The facts about the suspected bombing are few and the FBI and the NAACP chapter president are waiting for more information before they call this an act of domestic terrorism. Currently the FBI are looking for a white male who seems to be in his 40s who may have information about the incident. Investigators have not indicated whether he is a suspect, only that he may be able to help with their inquiries. NAACP Colorado Springs Chapter President Henry Allen, Jr., has said that the organisation will remain open and will “move on” from the incident.
It should be emphasized that this incident is not a confirmed act of domestic terrorism or intimidation towards the NAACP. Until more facts are found and released, such a declaration would be spurious and premature at best. But past history of bombings against organizations and offices like the NAACP bear eerie similarities to this Colorado explosion. Think Progress covered the story briefly and noted that bombings were a tactic used during the Jim Crow era and had devastating effects on buildings and human lives. Could this be a return to some of those tactics? It is a worrying thought.
Birmingham, Alabama received the infamous nickname of “Bombingham” during this time period, a testament to the amount of physical violence that accompanied that era. the late Reverend Fred Shuttlesworth was a prominent civil rights campaigner in the city at that time and he stood up to the scare tactics of racists at the time. An Alabama judge outlawed the NAACP from the state, but Shuttlesworth founded a new organisation to serve the area. Because of his efforts, his home and the church he served at were bombed by Klansmen with the intent of intimidating him into leaving. He never gave up, at one point telling a police officer who was a member of the Klan that he was in Birmingham “for the duration.”

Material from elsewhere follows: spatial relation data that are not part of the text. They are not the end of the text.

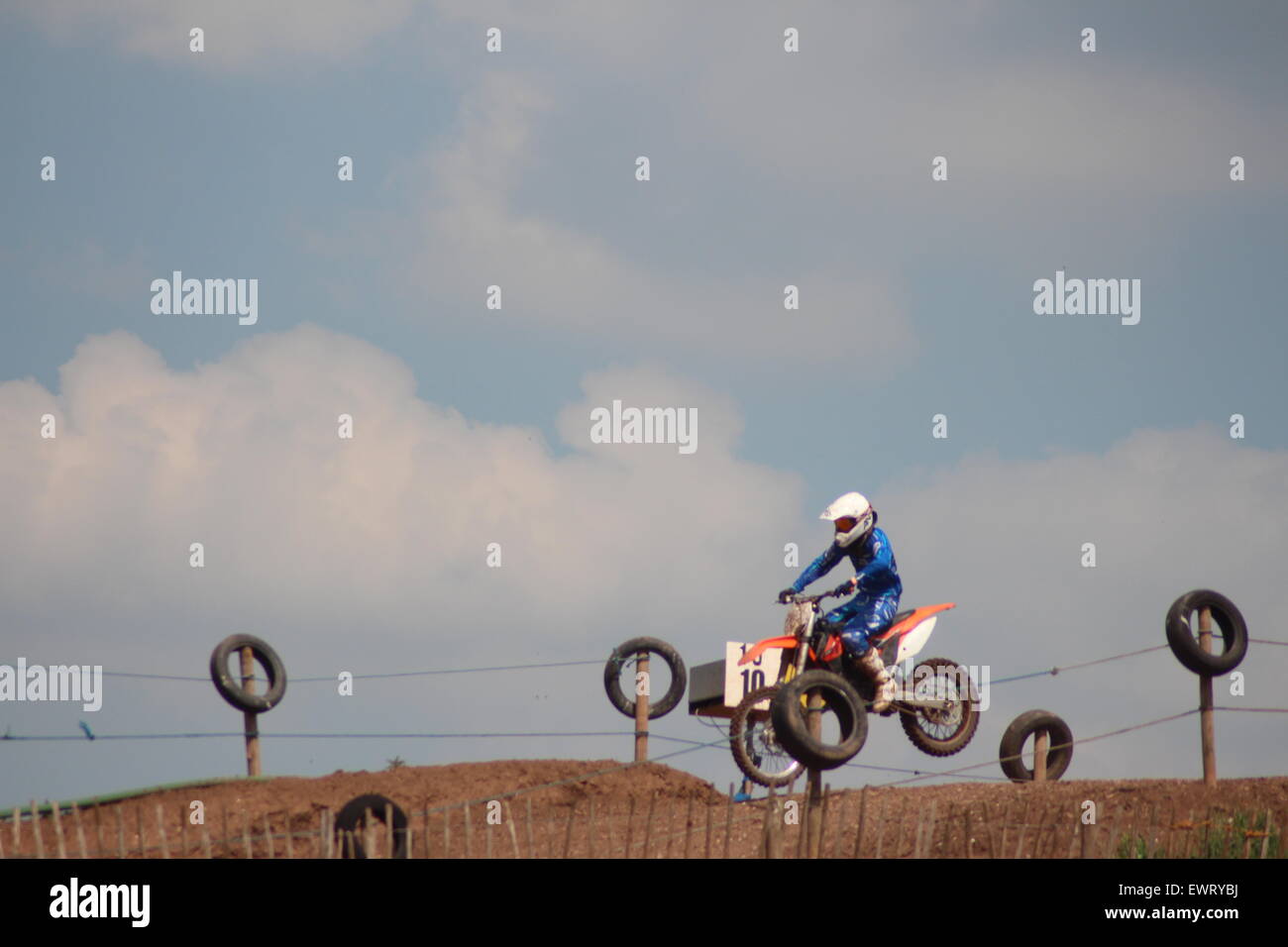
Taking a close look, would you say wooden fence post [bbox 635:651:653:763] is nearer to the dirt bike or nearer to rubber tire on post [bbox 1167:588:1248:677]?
the dirt bike

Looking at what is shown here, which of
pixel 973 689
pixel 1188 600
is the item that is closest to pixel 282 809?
pixel 973 689

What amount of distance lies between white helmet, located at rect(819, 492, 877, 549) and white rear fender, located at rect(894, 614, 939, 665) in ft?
4.55

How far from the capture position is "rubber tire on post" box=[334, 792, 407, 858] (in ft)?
31.2

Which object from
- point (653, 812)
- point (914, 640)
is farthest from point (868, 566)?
point (653, 812)

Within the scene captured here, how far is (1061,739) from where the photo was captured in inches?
635

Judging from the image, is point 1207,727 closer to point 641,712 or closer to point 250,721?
point 641,712

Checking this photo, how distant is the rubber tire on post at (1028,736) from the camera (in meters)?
15.8

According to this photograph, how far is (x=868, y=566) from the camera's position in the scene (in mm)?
14641

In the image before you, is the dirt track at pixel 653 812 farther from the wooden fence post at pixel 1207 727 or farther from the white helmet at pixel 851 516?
the white helmet at pixel 851 516

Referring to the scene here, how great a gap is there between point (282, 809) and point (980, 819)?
5990 mm

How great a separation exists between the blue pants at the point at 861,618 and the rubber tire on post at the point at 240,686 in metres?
5.54

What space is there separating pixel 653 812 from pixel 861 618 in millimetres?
3149
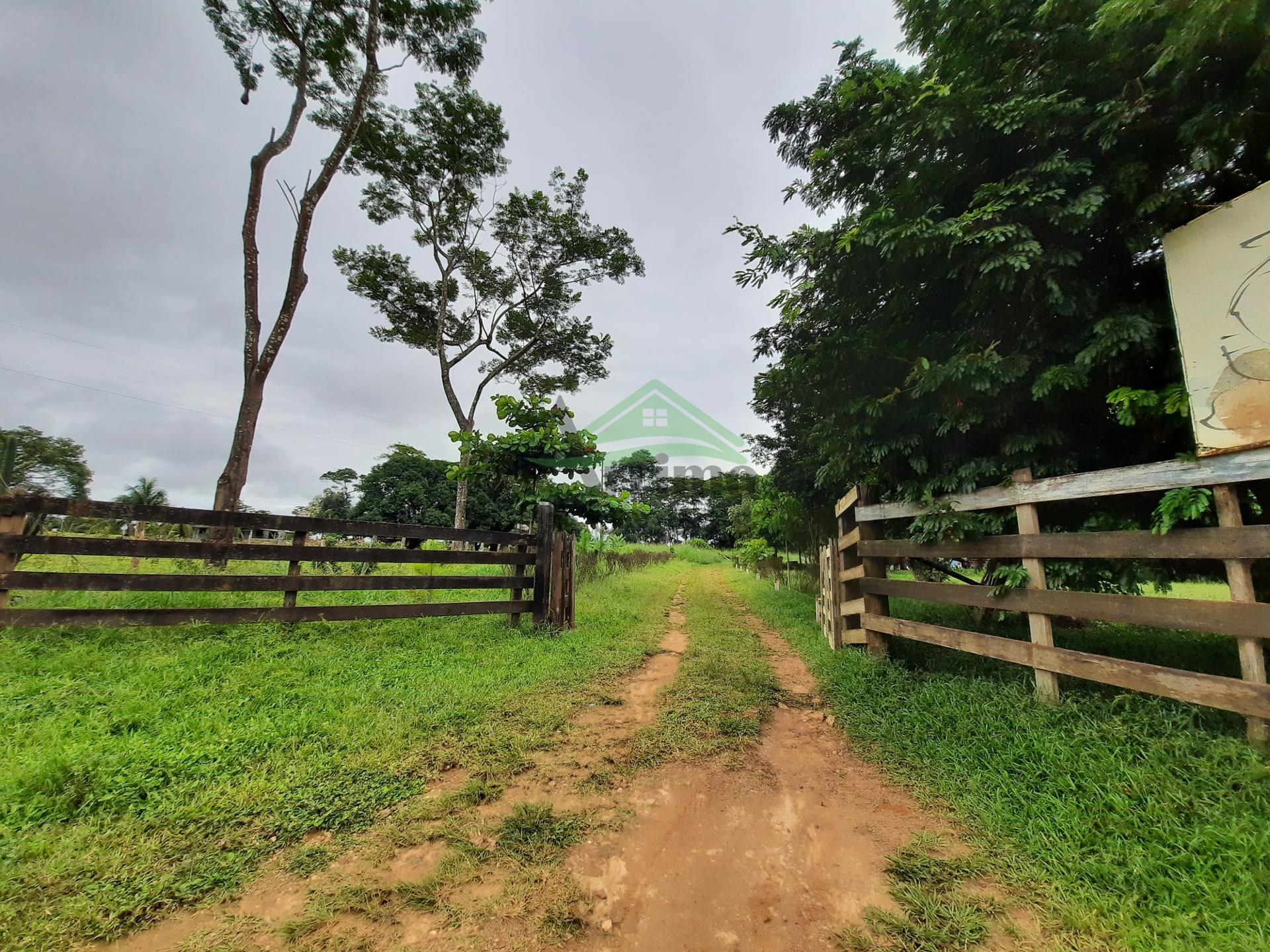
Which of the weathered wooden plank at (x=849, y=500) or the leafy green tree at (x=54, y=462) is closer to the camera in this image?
the weathered wooden plank at (x=849, y=500)

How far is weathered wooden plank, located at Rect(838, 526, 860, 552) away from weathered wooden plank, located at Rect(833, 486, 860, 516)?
280mm

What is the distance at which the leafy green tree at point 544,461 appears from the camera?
21.5 ft

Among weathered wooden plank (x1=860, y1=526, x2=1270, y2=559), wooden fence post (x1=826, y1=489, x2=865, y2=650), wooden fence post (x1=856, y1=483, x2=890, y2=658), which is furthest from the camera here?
wooden fence post (x1=826, y1=489, x2=865, y2=650)

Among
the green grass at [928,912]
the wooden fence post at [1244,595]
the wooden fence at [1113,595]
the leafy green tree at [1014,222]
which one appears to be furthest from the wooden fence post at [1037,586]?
the green grass at [928,912]

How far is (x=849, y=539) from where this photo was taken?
17.9 feet

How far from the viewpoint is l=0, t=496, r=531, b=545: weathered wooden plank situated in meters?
3.84

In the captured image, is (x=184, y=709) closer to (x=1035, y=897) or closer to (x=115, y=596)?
(x=115, y=596)

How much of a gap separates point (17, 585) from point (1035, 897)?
6.61 m

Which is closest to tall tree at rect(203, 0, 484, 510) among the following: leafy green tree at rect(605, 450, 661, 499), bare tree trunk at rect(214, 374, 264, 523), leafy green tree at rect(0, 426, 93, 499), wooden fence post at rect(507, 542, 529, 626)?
bare tree trunk at rect(214, 374, 264, 523)

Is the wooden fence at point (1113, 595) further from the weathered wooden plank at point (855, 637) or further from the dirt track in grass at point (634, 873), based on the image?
the dirt track in grass at point (634, 873)

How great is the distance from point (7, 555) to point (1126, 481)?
792 centimetres

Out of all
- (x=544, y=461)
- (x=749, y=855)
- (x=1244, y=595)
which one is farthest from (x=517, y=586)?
(x=1244, y=595)

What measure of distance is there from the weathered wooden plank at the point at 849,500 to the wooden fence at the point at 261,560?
355 cm

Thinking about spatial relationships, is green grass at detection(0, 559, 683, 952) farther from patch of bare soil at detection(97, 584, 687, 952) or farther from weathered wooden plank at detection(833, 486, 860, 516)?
weathered wooden plank at detection(833, 486, 860, 516)
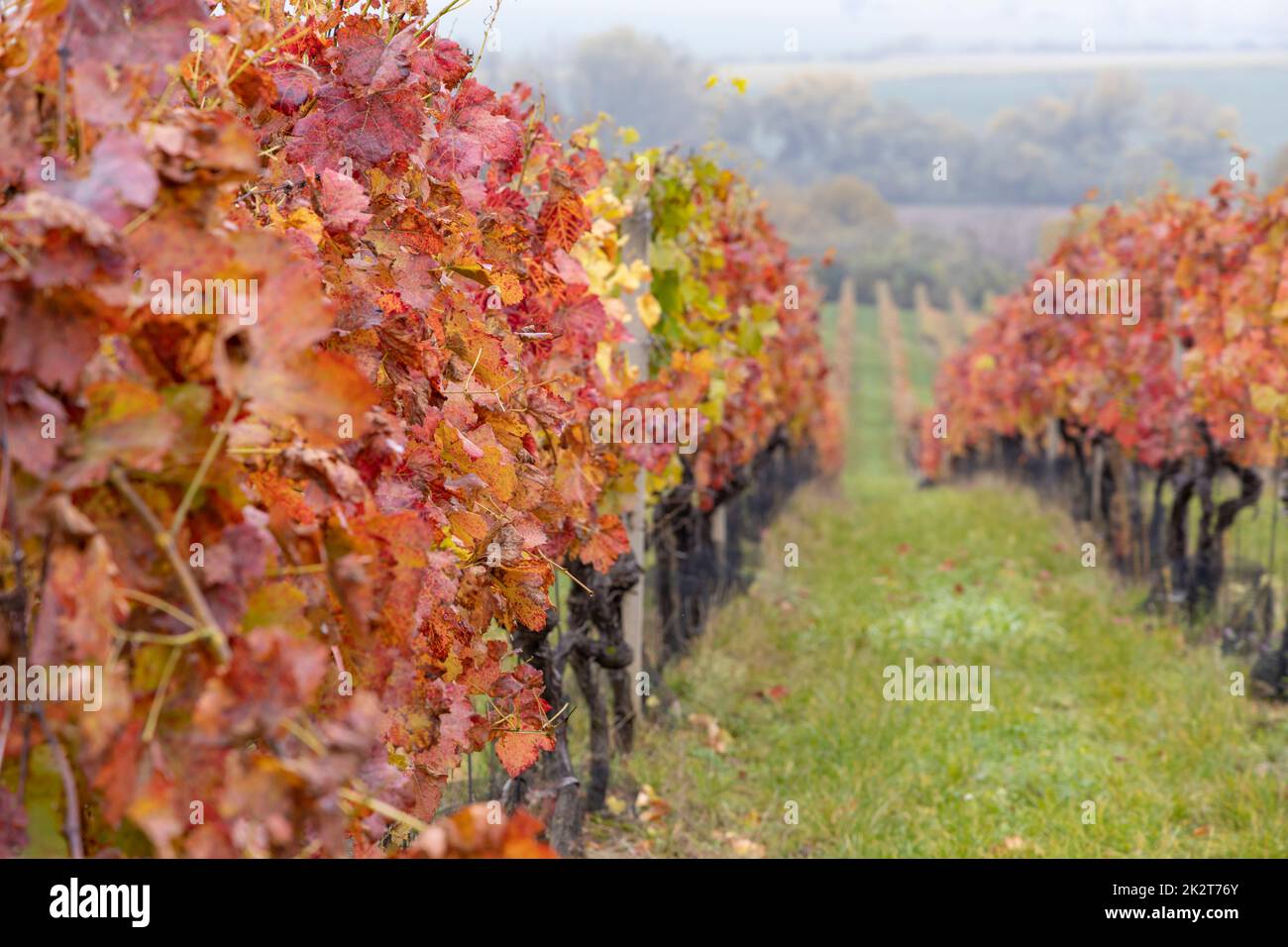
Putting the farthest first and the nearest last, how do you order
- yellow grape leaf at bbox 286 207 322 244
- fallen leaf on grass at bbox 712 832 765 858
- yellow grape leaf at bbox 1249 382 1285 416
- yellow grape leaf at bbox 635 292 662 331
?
yellow grape leaf at bbox 1249 382 1285 416 < yellow grape leaf at bbox 635 292 662 331 < fallen leaf on grass at bbox 712 832 765 858 < yellow grape leaf at bbox 286 207 322 244

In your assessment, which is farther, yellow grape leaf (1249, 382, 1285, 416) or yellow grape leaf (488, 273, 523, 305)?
yellow grape leaf (1249, 382, 1285, 416)

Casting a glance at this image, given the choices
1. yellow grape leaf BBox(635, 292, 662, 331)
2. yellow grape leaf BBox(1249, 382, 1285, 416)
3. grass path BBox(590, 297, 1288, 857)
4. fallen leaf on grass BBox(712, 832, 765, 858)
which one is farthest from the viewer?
yellow grape leaf BBox(1249, 382, 1285, 416)

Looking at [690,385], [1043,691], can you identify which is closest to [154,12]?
[690,385]

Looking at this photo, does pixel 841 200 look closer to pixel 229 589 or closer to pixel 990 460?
pixel 990 460

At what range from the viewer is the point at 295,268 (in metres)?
1.11

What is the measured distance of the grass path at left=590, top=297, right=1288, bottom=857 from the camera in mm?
5051

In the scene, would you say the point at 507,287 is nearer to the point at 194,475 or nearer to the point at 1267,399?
the point at 194,475

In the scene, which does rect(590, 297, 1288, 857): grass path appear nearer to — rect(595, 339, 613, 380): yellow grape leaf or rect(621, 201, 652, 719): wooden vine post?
rect(621, 201, 652, 719): wooden vine post

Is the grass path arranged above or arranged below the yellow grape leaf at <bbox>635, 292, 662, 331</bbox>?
below

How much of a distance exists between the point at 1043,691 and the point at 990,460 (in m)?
22.8

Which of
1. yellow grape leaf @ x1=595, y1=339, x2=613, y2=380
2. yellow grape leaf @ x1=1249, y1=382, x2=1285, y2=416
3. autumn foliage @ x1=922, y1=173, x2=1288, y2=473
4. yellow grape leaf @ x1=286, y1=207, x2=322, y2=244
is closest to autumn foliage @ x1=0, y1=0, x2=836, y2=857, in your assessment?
yellow grape leaf @ x1=286, y1=207, x2=322, y2=244

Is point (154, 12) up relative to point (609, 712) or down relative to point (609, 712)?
up

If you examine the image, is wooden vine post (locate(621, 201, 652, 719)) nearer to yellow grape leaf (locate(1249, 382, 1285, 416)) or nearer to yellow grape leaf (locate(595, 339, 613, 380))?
yellow grape leaf (locate(595, 339, 613, 380))

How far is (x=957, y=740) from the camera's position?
249 inches
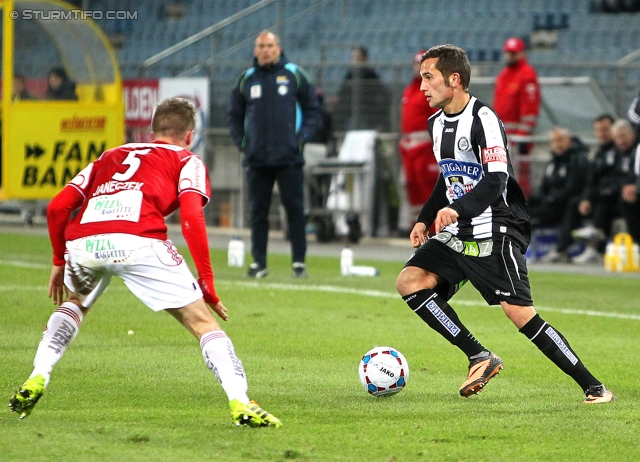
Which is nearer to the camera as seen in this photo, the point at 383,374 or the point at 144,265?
the point at 144,265

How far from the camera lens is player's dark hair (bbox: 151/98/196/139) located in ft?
17.9

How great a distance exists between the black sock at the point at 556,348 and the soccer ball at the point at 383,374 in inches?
27.0

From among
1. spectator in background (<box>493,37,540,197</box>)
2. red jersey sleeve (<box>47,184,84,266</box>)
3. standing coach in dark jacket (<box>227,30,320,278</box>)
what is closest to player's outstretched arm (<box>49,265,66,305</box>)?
red jersey sleeve (<box>47,184,84,266</box>)

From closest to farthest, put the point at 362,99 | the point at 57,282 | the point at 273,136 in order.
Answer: the point at 57,282 → the point at 273,136 → the point at 362,99

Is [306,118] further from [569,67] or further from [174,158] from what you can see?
[174,158]

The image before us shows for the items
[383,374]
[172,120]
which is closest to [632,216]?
[383,374]

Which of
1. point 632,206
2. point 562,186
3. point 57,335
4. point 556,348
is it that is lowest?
point 632,206

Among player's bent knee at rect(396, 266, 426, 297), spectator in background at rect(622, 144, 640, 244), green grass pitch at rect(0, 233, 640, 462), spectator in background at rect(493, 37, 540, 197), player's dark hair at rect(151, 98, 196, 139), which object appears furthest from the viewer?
spectator in background at rect(493, 37, 540, 197)

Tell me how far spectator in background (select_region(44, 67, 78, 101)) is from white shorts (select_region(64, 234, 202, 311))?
11.8 metres

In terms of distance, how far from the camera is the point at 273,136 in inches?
478

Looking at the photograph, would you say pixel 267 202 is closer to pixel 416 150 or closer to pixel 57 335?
pixel 416 150

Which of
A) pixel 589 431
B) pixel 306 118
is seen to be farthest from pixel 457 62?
pixel 306 118

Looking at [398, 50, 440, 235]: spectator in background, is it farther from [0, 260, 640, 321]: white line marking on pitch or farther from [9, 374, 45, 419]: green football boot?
[9, 374, 45, 419]: green football boot

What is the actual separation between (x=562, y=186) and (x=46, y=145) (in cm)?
693
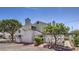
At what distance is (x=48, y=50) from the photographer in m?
2.30

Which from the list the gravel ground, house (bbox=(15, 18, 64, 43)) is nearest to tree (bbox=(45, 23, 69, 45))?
house (bbox=(15, 18, 64, 43))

Stories like that of Shuttlesworth highlight the great personal risk that members of the civil rights movement faced. The fact that this story bears such a resemblance to the times of Jim Crow segregation is a frightening prospect. Thankfully, no one was injured and the blast was not strong enough to do real damage to the building. A charred mark on the exterior wall and some objects knocked to the floor are the only damage done. The reaction to this incident, however, has been one of strength. No one is going to be intimidated. The example of men like Rev. Shuttlesworth is alive and well in Colorado after this explosion and the NAACP is not backing down.